--- Task input ---
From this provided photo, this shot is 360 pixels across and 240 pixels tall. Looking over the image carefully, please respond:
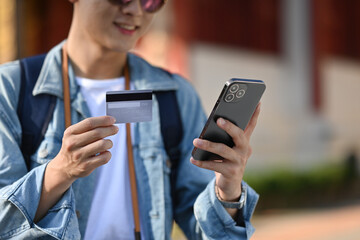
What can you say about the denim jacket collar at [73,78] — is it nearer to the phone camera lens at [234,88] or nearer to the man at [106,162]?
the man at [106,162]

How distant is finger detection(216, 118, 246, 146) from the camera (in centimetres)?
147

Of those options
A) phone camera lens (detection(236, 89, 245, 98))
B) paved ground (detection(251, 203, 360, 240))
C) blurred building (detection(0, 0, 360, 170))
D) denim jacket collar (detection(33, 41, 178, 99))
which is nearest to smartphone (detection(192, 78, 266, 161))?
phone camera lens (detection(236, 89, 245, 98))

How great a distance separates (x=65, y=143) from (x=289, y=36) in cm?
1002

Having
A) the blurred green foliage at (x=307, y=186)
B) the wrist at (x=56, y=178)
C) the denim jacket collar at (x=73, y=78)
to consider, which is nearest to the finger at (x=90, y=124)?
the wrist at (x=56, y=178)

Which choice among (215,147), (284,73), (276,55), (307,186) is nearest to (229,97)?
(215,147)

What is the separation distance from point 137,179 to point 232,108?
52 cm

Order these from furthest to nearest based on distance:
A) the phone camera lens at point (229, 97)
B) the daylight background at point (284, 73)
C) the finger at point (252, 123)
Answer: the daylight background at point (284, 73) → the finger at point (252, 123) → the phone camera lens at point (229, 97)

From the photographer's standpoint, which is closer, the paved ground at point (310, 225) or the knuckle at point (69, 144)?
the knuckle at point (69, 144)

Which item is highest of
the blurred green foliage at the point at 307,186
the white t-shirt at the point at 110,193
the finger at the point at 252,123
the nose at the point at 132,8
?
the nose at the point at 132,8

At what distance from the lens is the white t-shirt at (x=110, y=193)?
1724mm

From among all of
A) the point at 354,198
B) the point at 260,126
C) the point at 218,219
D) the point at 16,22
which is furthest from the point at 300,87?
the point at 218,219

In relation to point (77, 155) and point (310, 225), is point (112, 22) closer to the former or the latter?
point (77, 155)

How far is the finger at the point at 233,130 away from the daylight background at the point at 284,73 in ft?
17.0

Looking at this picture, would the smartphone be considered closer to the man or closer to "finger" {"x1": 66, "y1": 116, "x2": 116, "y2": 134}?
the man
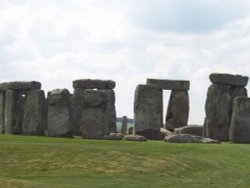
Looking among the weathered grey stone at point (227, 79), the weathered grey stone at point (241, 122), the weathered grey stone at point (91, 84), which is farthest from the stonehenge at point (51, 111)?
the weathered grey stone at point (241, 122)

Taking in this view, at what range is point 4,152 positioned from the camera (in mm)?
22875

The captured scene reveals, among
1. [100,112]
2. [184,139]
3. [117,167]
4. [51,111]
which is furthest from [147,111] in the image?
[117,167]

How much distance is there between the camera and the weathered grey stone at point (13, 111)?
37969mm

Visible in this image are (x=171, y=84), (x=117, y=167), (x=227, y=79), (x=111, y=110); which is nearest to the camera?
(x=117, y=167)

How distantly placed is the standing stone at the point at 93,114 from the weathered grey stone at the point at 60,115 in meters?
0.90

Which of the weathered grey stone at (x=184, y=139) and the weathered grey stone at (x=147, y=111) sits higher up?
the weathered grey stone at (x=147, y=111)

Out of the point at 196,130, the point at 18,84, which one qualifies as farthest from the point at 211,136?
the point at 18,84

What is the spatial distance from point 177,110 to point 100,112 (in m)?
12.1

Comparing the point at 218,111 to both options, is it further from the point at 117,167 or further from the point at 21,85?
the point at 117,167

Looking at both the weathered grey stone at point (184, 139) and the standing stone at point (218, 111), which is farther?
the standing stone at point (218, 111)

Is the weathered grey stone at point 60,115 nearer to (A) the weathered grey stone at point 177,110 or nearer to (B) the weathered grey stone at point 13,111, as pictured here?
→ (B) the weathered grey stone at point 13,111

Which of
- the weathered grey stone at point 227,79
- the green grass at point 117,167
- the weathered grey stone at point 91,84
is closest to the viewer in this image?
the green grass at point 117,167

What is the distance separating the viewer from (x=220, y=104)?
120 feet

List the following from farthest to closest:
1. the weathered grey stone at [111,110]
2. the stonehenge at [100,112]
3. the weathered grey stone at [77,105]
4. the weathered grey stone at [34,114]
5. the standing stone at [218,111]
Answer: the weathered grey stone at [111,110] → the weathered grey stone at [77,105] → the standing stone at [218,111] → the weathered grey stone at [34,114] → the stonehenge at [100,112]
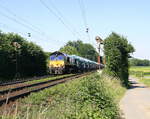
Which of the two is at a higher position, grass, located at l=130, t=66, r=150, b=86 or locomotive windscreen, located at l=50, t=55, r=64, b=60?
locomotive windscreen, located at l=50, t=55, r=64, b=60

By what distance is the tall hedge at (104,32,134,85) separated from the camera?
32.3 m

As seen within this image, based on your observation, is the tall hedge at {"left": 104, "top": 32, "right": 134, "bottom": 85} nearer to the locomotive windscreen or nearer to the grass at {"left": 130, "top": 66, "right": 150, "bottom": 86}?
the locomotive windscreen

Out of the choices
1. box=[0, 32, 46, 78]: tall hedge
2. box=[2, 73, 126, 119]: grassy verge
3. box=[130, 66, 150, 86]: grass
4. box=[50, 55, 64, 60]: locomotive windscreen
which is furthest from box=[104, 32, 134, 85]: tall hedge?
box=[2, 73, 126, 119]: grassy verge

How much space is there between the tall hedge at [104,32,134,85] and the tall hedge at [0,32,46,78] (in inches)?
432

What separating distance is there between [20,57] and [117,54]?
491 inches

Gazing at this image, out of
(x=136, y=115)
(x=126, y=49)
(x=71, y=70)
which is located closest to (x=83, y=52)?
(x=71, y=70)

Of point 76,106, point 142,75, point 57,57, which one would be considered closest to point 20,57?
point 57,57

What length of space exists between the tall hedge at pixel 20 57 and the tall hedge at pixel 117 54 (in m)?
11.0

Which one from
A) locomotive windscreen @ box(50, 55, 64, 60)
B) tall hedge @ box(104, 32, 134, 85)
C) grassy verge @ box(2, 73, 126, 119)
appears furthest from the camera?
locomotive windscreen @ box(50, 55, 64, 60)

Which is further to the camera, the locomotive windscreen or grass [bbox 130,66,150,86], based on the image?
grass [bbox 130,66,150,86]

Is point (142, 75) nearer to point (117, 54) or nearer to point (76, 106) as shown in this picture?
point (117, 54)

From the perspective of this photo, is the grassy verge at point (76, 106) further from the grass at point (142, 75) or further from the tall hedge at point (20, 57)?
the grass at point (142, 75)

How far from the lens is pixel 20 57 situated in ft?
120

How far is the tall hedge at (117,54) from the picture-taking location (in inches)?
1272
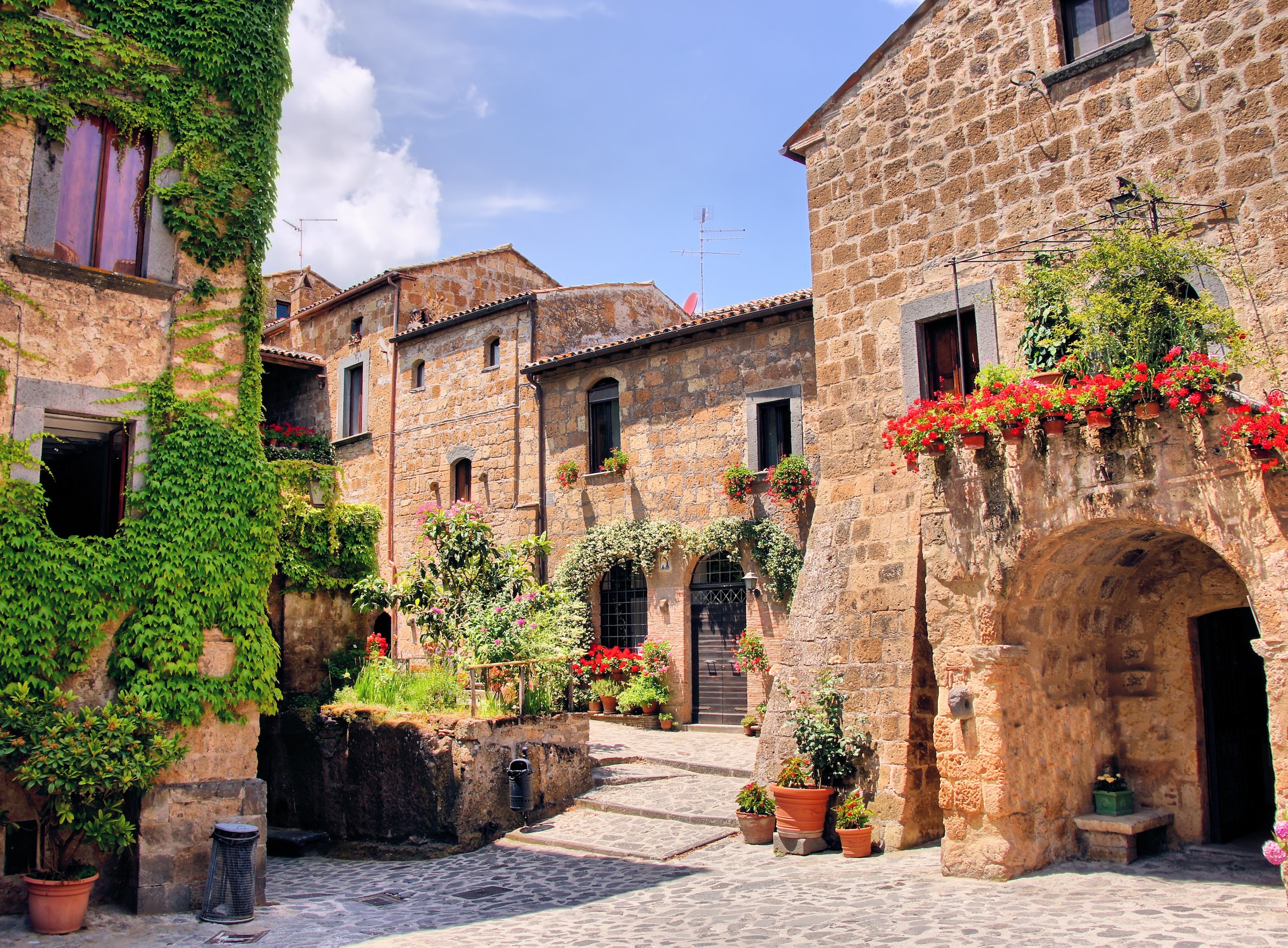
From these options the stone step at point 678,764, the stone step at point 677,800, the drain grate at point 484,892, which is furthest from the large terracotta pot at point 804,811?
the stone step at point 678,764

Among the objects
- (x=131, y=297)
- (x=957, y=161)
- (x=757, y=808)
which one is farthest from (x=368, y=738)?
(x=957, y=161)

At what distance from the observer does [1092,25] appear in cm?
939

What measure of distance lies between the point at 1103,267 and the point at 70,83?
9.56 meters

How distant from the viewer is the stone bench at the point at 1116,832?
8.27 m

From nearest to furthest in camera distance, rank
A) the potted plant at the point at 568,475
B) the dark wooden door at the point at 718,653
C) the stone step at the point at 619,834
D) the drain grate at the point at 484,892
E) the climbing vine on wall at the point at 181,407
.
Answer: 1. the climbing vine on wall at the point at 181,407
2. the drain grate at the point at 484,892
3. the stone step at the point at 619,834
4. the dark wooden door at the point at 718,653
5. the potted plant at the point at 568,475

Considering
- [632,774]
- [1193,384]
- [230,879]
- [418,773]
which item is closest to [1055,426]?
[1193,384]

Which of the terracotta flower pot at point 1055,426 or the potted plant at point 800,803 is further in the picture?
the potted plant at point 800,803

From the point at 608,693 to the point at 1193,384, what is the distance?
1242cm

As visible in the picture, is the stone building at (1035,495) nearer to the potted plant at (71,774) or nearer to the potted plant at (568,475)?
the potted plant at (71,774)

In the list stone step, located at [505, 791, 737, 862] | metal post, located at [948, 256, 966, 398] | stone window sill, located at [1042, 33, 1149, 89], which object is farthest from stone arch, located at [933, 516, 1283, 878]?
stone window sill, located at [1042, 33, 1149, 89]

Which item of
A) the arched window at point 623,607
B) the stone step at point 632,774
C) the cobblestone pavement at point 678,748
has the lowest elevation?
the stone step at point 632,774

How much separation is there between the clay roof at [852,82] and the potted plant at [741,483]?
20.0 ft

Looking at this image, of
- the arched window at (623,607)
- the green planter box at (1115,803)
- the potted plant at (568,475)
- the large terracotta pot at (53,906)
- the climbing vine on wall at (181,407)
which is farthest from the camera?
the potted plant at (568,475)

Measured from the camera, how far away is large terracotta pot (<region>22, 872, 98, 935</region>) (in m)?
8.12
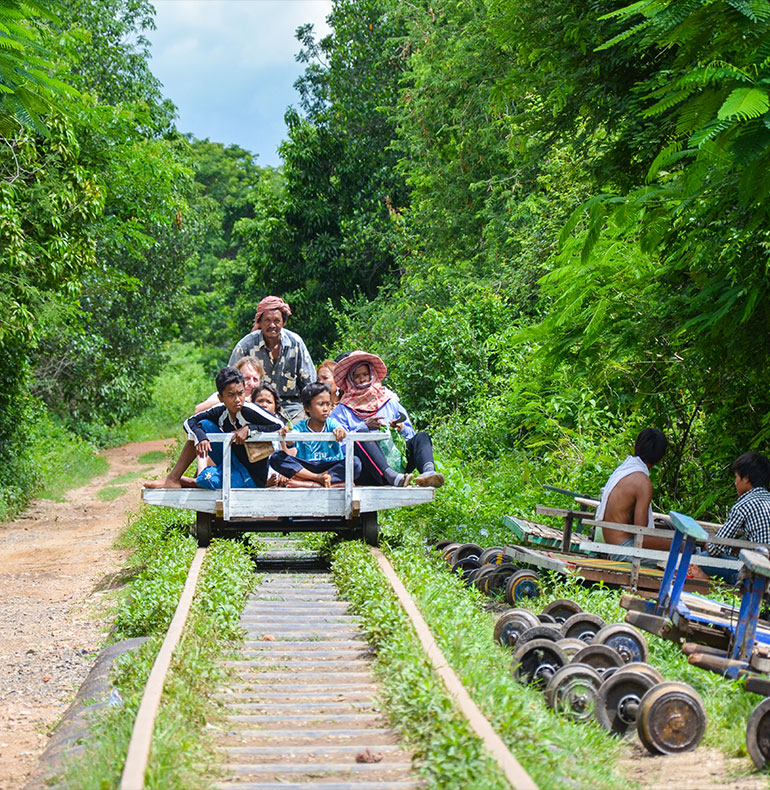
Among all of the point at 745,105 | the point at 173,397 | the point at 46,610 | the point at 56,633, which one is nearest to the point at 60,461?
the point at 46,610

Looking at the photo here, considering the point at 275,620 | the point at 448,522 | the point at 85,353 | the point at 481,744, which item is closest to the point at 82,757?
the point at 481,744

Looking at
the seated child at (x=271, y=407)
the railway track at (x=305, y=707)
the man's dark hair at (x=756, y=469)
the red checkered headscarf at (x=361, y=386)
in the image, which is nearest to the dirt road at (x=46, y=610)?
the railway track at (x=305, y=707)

--- What you need to do ---
Write out once more the lines above beginning at the line with "Among all of the"; continue through the final line and stop there.

--- Answer for this exercise ---
Among all of the point at 745,105 | the point at 173,397 | the point at 46,610 | the point at 56,633, which one is nearest to the point at 60,461?
the point at 46,610

Looking at the photo here, considering the point at 275,620 | the point at 448,522 | the point at 85,353 | the point at 481,744, which item is closest to the point at 82,757?
the point at 481,744

Looking at
the seated child at (x=271, y=407)
the railway track at (x=305, y=707)
the man's dark hair at (x=756, y=469)
the red checkered headscarf at (x=361, y=386)
in the image, which is nearest to the dirt road at (x=46, y=610)?
the railway track at (x=305, y=707)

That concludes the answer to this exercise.